So how is this done in ext2/3 with directory indexes, Daniel? Are there
any papers available, or would I have to decifer the source?
--
Ragnar Kj?rstad
Big Storage
Ragnar Kj?rstad wrote:
>
>
>So, I think the _only_ way to get the optimal performance for a growing
>directory is to do allocation and ordering by creating-time.
>
>
We could set the key to the starting packing locality plus starting name
hash, check to see if object with that key already exists, and then if
it does already exist we use a generation counter as originally planned
(though now it must start at some number large enough to avoid collision
with the previous technique, which can happen because generation
counters soak up some bits). This way in most practical situations (the
99% case where you don't have lots of files all created with the same
name in the same directory and renamed to a variety of other things) we
win performance-wise. For the 1% case, we can merely perform as well as
we do now. Comments? Maybe this could work..... Hate being slower
than ext2 at ANYTHING.....;-)
I wonder if Daniel is showing that the cost of our having to slide a
whole node sideways for every directory entry insertion is significant.

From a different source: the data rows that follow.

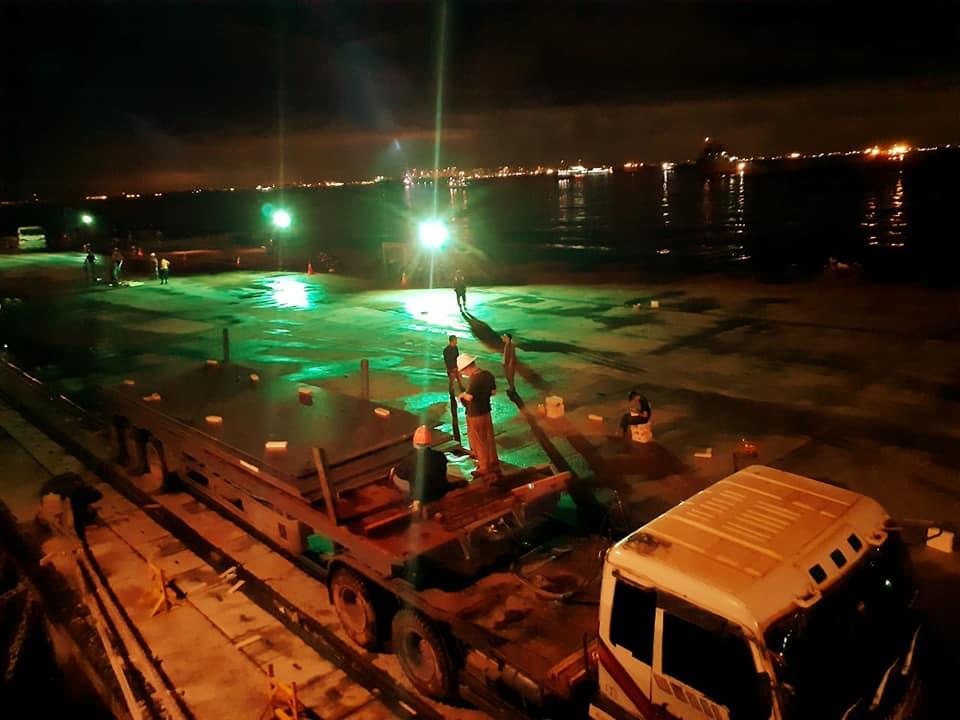 Loading kargo pelabuhan batu ampar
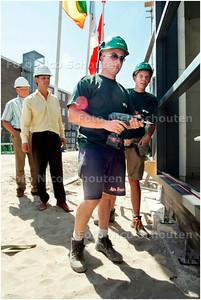 AD/HC - bouwplaats voor jongeren - Weth Norder kijkt hoe leerling Fikri een raampaneel vast gaat zetten - DEN HAAG 3 JULI 2006 - FOTO NICO SCHOUTEN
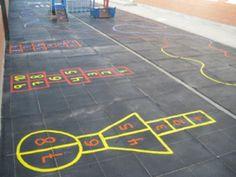 Juegos para que los niños estén en contacto directo, se comuniquen y socialicen en el patio del colegio o en el jardín.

I'd better wait for some benchmarks before concluding. Leaving
airholes in directories is one of those optimizations we are putting off
until after v4 is very stable (which means fully coded;-) ).
Daniel, you didn't mention though whether leaking collision bits is a
problem for Htrees. Is it? Do you need to rehash every so often to
solve it? Or it is rare enough that the performance cost can be ignored?
Interesting work you do Daniel, good work.
Hans
Daniel Phillips wrote:
>
>By the way, we can trivially shrink every inode by 6 bytes, right now, with:
>
>- __u32 i_faddr;
>- __u8 i_frag_no;
>- __u8 i_frag_size;
>
>--
>Daniel
>-
>To unsubscribe from this list: send the line "unsubscribe linux-kernel" in
>the body of a message to [email protected]
>More majordomo info at http://vger.kernel.org/majordomo-info.html
>Please read the FAQ at http://www.tux.org/lkml/
>
>
Using a union of filesystems, that might not even be compiled into the
kernel or as modules, in struct inode is just..... bad.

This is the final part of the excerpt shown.